PROBLEMS TO WORK ON:
(1) According to the passage on password entropy, what does entropy measure in the Information Theory sense?
(2) Write the next part of the piece on password entropy, picking up right after its last sentence.

PASSAGE PROVIDED:
What does it mean to have a “strong” password? How can you be sure your password can’t be compromised? How do websites know when your password is complex enough?

These are questions I started asking myself in the beginning in February. And while it may sound trivial, I wanted to understand how those strength bars know how good my password is.

So let’s start with entropy. Entropy, in the Information Theory sense, measures how unpredictable text is based on the character set used and its length. And to answer these questions, we’ll need to look at password entropy, which measures the strength of the password generation. Meaning, the results from our calculations will signify how hard it is to guess a password under certain assumptions. This will all make sense when we take a look at how password entropy is calculated.

Let’s Talk About Math

Now let’s build out our function. We’ll need two variables - one for the length of our password (denoted as $L$) and another for the set of possible combinations with our dictionary (denoted as $N$). Dictionary, in this sense, means the character set used to generate the password, such as numbers (0-9) to create a PIN or your typical ASCII printable characters (a-z, A-Z, 0-9, and special characters).

PROVIDED DATA:
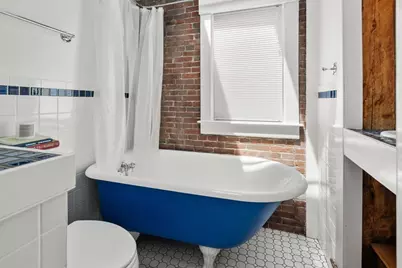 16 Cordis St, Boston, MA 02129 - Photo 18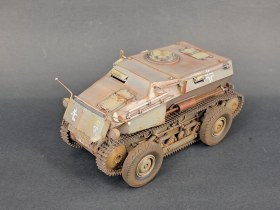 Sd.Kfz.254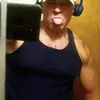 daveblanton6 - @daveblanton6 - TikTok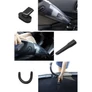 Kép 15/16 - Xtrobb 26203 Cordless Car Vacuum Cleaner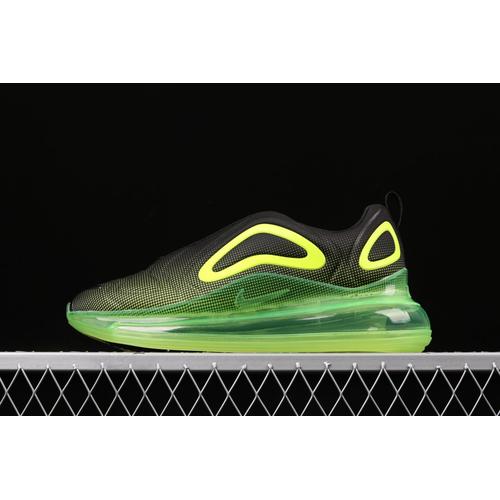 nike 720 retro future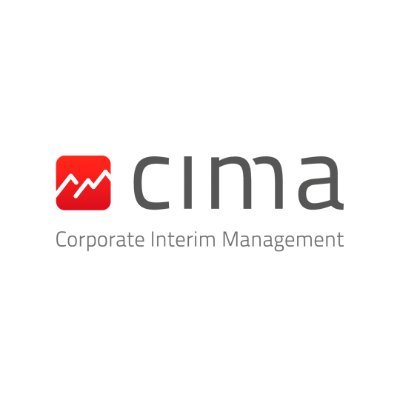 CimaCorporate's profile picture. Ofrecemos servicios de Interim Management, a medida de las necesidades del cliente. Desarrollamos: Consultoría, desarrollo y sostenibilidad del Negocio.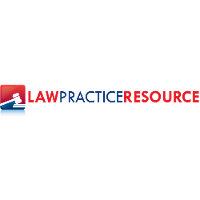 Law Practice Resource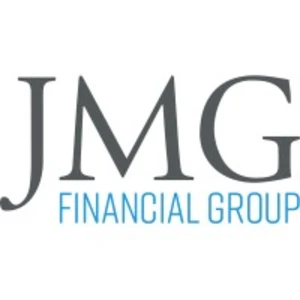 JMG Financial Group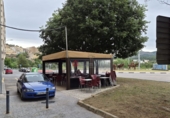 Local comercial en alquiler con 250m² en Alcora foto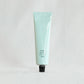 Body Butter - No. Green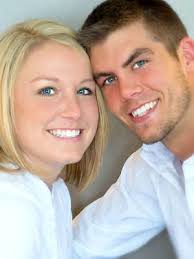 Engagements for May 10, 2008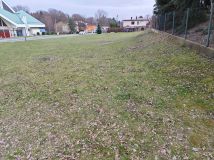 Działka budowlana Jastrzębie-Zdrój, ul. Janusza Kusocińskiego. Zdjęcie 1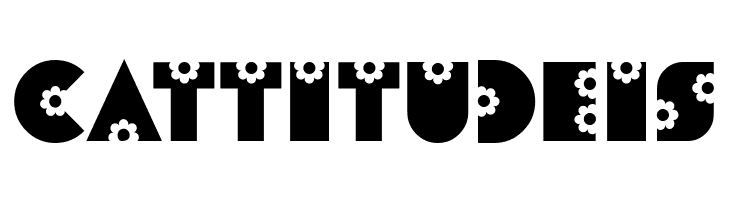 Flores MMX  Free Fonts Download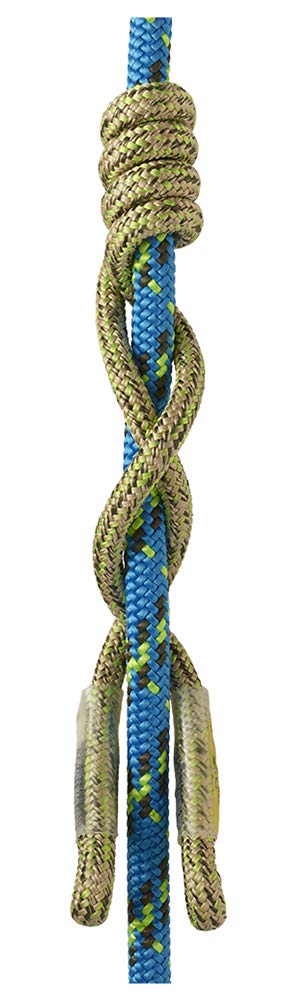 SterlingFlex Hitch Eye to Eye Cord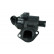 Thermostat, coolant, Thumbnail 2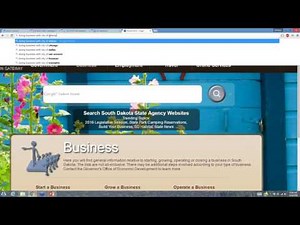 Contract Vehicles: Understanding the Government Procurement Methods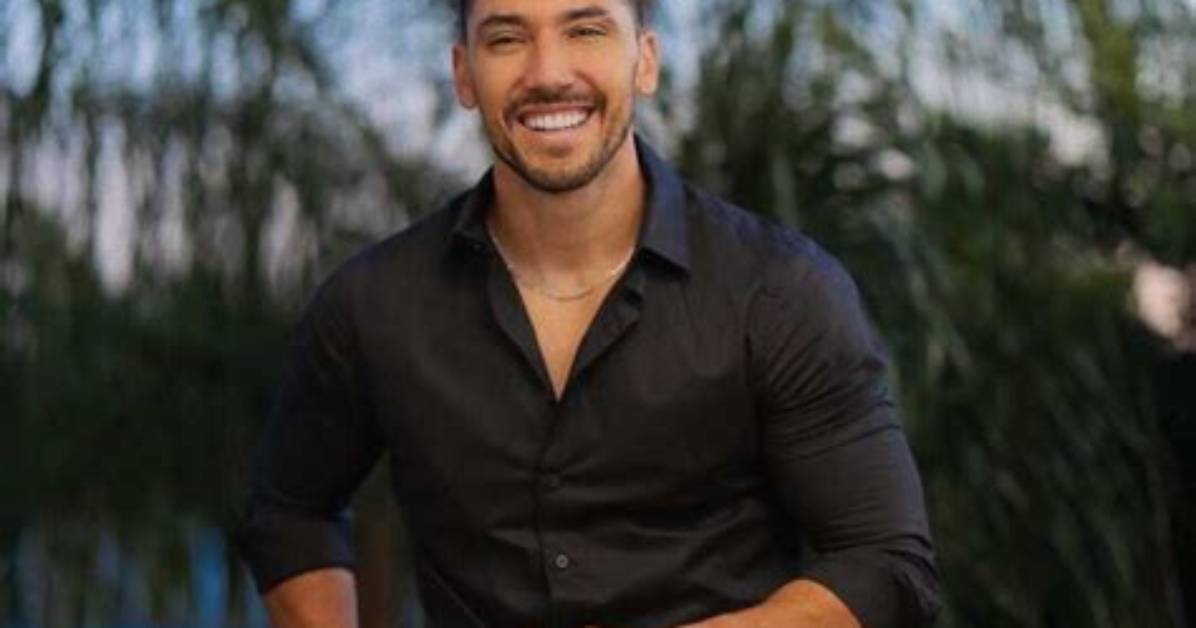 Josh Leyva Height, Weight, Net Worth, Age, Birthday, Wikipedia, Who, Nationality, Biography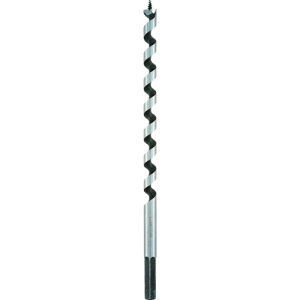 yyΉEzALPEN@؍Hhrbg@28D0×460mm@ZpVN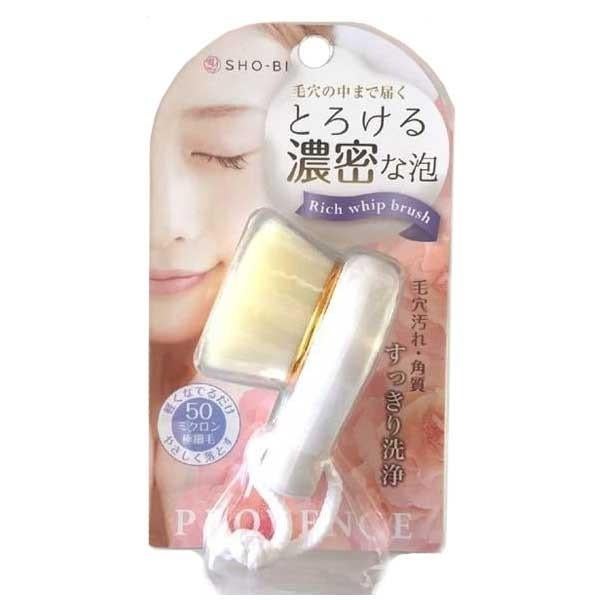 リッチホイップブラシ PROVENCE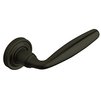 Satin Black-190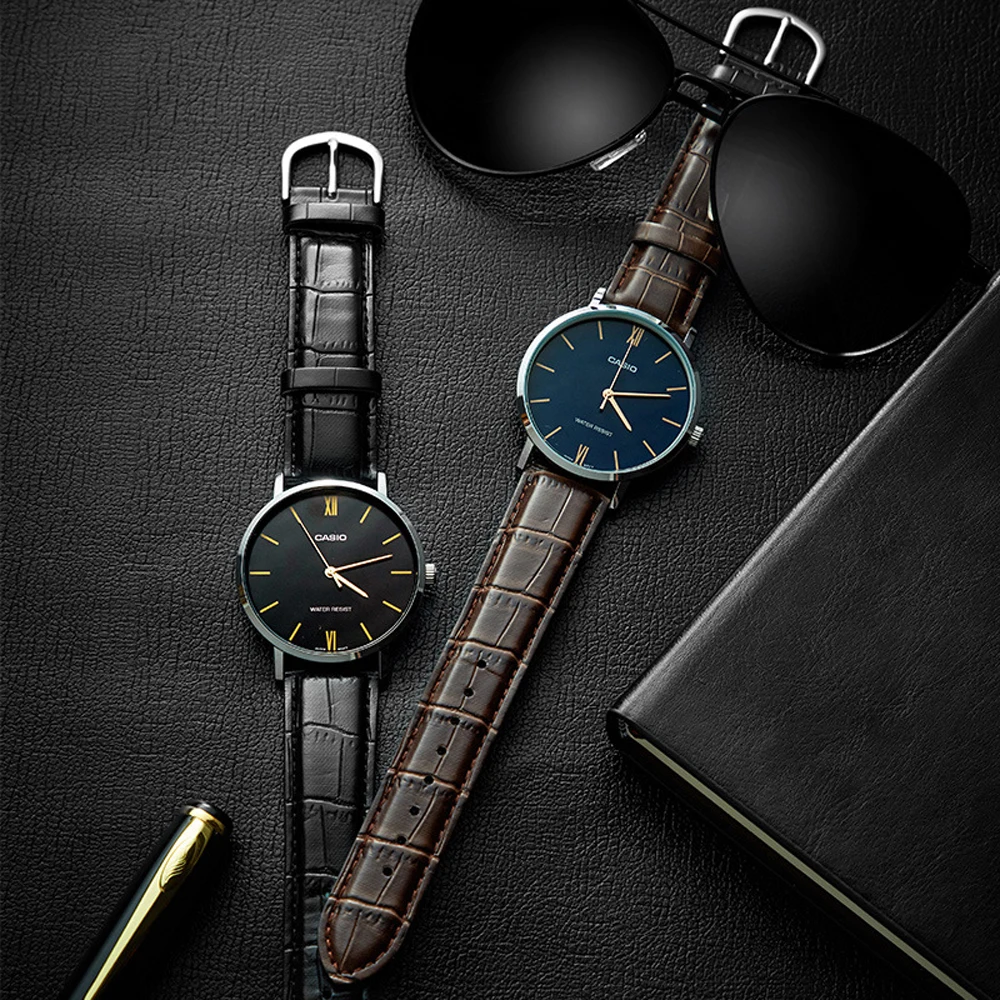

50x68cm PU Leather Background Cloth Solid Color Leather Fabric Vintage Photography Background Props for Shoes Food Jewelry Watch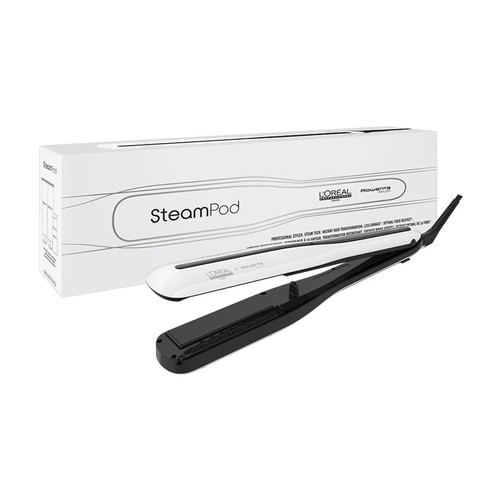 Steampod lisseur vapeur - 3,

ANSWERS BY ITEM NUMBER:
(1) It measures how unpredictable text is, based on the character set used and its length.

(2)
So, to calculate the number of possible passwords we’ll need to raise $N$ by the power of $L$, or $N^L$. The is the foundation of our equation. (N.B.: If we increase $L$ or $N$, we’ll increase the number of possible passwords, which will thereby increase the strength of our passwords generated. This will be demonstrated a bit later.)

Assuming that each symbol within the password is produced independently, we’ll use the binary logarithm, as the password (in the end) is in bits, on our foundation to determine the entropy. So:

$$ {entropy \ of \ password}\ = \ \log_{ 2 } N^l $$

With a little bit of manipulations, we can get the following result:

$$ {entropy \ of \ password}\ =\ \log_{ 2 } N^l =\ L\ (\log_{ 2 } N)\ = \ L \ \frac{ \log_{} N }{ \log_{} 2 } $$

Taking a step back, our equation resembles a rough version of Shannon’s entropy, which determines the probability of characters being represented within the password based on the sum of each individual character’s entropy. In short, Shannon’s entropy has guided our evolution for our password generation entropy equation.

How Easily Can Your Password be Guessed?

Well, it depends on the dictionary your password uses. So let’s put our new found powers to use!

Let’s take for example your normal password requirements of 8 - 16 characters, requiring at least one capital letter, a number, and a special character. What’s the max entropy we can generate? Time to churn our equation. Our dictionary set is 95 characters, and we’ll assume the max values for the password length and that the characters are independently generated from each other:

$$ 16\ \frac{ \log_{} 95 }{ \log_{} 2 } = 105 $$

Hence, the entropy of this password is 105 bits. Well, that’s all fine and well, but what does this result mean? I’m glad you thought that.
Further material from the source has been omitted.